On the one hand, each new term that has been introduced introduced to describe a major shift (virtual community, online community, social media, social business…) signaled a major evolution or change in culture, driven by the twin forces of technology and culture. On the other hand, each change contained so many attributes of the last wave that it was easy to be cynical that it was change in name only, driven by consultants, analysts and authors ready to make a label stick to own a market or concept. What really happened? Honestly, I think a bit of both – as market and cultural forces gained energy, a handful of folks were able to step forward and help make meaning of what was going on and describe what possible future scenarios might come in to play. I created a simple diagram to describe what I personally saw in my career to date:
(click for a larger version)
Something’s Happening Here
Which brings us more or less up to date. When I first heard the terms “Sharing Economy” and “Collaborative Economy” hitting mainstream last summer, my immediate reaction was a cynical “here we go again”. But then I started doing research, and listening to some of the smart voices in the field signaling the change. In particular, I found Rachel Botsman’s work very helpful and insightful. Her “The Sharing Economy Lacks a Shared Definition” is an especially good overview. Jeremiah Owyang has done a lot of research and writing in the field as well, and it was his energy and insight that helped me decide to make Autodesk a founding member of his Crowd Companies brand council.

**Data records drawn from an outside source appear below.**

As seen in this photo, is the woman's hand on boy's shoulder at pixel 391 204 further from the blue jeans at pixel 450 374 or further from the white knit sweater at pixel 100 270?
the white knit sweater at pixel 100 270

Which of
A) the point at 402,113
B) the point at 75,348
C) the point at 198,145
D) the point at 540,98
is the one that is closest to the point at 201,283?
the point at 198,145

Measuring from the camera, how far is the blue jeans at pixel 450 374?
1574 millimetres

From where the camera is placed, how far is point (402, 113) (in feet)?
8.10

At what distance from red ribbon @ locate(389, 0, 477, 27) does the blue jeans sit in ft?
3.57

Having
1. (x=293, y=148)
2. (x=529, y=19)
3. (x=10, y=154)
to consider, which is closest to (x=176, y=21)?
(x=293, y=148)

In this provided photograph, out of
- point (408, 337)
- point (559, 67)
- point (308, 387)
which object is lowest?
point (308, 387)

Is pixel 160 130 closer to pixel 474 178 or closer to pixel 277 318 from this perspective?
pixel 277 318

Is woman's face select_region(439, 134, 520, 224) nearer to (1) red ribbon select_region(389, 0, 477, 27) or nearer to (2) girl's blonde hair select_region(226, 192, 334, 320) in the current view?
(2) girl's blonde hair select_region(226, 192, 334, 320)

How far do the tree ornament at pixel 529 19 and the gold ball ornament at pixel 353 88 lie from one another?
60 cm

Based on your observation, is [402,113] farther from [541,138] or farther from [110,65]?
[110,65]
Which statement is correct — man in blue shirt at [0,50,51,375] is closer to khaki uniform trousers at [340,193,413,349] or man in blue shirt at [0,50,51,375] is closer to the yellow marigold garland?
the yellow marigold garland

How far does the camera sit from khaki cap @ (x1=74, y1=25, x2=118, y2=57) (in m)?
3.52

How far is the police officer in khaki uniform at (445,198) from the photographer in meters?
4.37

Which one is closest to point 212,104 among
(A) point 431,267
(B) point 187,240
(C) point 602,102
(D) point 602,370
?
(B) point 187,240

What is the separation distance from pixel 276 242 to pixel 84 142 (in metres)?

I’m convinced we are entering a new era – one that draws on the collective learning, social technology and cultural evolution to set the stage for the next act in a very long play that the Cluetrain Manifesto described in 1999:
A powerful global conversation has begun. Through the Internet, people are discovering and inventing new ways to share relevant knowledge with blinding speed. As a direct result, markets are getting smarter—and getting smarter faster than most companies.
I keep coming back to a handful of questions to help frame how the Collaborative Economy will affect my day to day practice:
- How might this next phase of “social” enable (or force) sustainable and thriving businesses?
- How can Brand’s fully design and engage an extended community ecosystem – inclusive of all stakeholders (customer, partners & employees), built on shared value?
- How will reputation play a role as the marketplace becomes a mesh? How can we make data, content and associated reputation all portable across meaningful contexts?
- How will participation and contribution will be valued, exchanged and incentivized in the near future?
- What does the future of crowdsroucing and co-innovation really look like?IMHO, early examples, like Dell’s IdeaStorm (I designed the current incarnation) and marketplace’s like Quirky and kickstarter are all part of an interesting but humble beginning.
The net-net: for me, the time for lable-gazing is done. It’s time to learn, experiment and evolve my practice.
I’d love to hear your thoughts.
Updated 3/3/14 @ 11:55am
This morning, Jeremiah Owyang released a new report: Sharing is the New Buying, Winning in the Collaborative Economy – this is the largest study of the Collaborative Economy to date, and an informative read.